Samples of hair for SEM were mounted on specimen stubs with double-sided tape and coated with gold using a Polaron SC 7620 Sputter coater (Quorum Technologies, East Sussex, UK). Samples were viewed with a Hitachi TM-1000 scanning electron microscope (Hitachi High-Technologies Gmbh, Krefeld, Germany) and images were captured directly as digital files.
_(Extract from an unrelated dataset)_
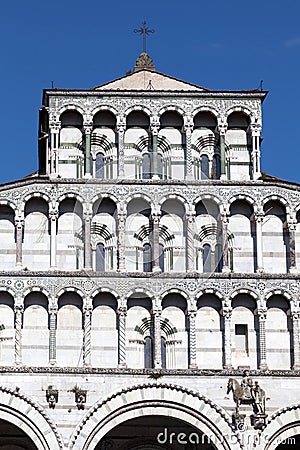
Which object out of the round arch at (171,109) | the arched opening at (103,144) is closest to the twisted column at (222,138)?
the round arch at (171,109)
Skin explant culture and quantitative RT-PCR

Embryonic skin explants were cultured as previously described.42 In brief, E14 EDA−/− back skins were dissected, cut into halves along the midline and cultured for 2 (10 samples) or 4 h (9 samples) in a 30-μl hanging drop of DMEM, 10% FCS, glutamine and penicillin–streptomycin. One-half was supplemented with 250 ng/ml of recombinant Fc-Eda-A1 protein,43 and the control half with PBS, 0.1% BSA. For RNA isolation, skin explants were harvested in 350 μl of Rneasy (Qiagen, Venlo, The Netherlands) lysis buffer as specified by the manufacturer. Dnase-treated RNA (300 ng) was reverse transcribed with Superscript II (Invitrogen, Merelbeke, Belgium), and quantitative PCR was performed in a LightCycler480 (Roche). Transcript number was quantified by comparison with PCR product dilutions of the genes of interest using Lightcycler480 (Roche) software provided by the manufacturer. Expression of each gene was normalized against Ranbp1. The primer sequences were as follows: A20 forward: 5′-AGGCTATGACAGCCAGCACT-3′; A20 reverse 5′-AAACCTACCCCGGTCTCTGT-3′. Statistical significance between experimental groups was assessed using a paired Student's t-test.

In situ hybridization

Embryos were fixed overnight in 4% paraformaldehyde and dehydrated in a methanol series. Whole-mount in situ hybridization was carried out by the InSituPro robots (Intavis AG, Germany) as described earlier.44 The following digoxigenin-labeled probes were used: a 656-bp probe specific for A20 (nt 3223-3879 of NM_009397). A sense probe, used as a negative control, showed no positive signal in any of the hybridizations (data not shown). Some samples were embedded in 0.5% gelatin, 30% albumin, 20% sucrose and 2% glutaraldehyde in PBS and sectioned at 30 μm using a vibratome.

Western blotting

Mouse epidermis was separated from dermis after 15 min of incubation in 3.8% ammonium thiocyanate. Epidermal extracts were prepared using lysis buffer containing 5 mM Hepes, 0.1% NP-40, 10% glycerol, 150 mM NaCl and 5 mM EDTA. Epithelia of the mouse embryos were separated from the mesenchyme as described previously.45 Isolated epithelia were incubated for 6 h in accordance with the hanging drop protocol then harvested in 2% SDS in PBS using syringe and needle. Protein concentration was determined using the BCA Protein Assay kit (Pierce, Rockford, IL, USA) according to the manufacturer instructions. Protein (20 μg) was separated in 10% SDS-PAGE, transferred onto a Hybond-C-extra membrane (Amersham, Uppsala, Sweden), and probed with an anti-A20 antibody (Santa Cruz, Santa Cruz, CA, USA; sc-166692; 1:150) followed by HRP-conjugated anti-mouse secondary antibody (Jackson Laboratories, 1:6000). Blots were developed using enhanced chemiluminescence (SuperSignal West Pico, Thermo Scientific, Asse, Belgium).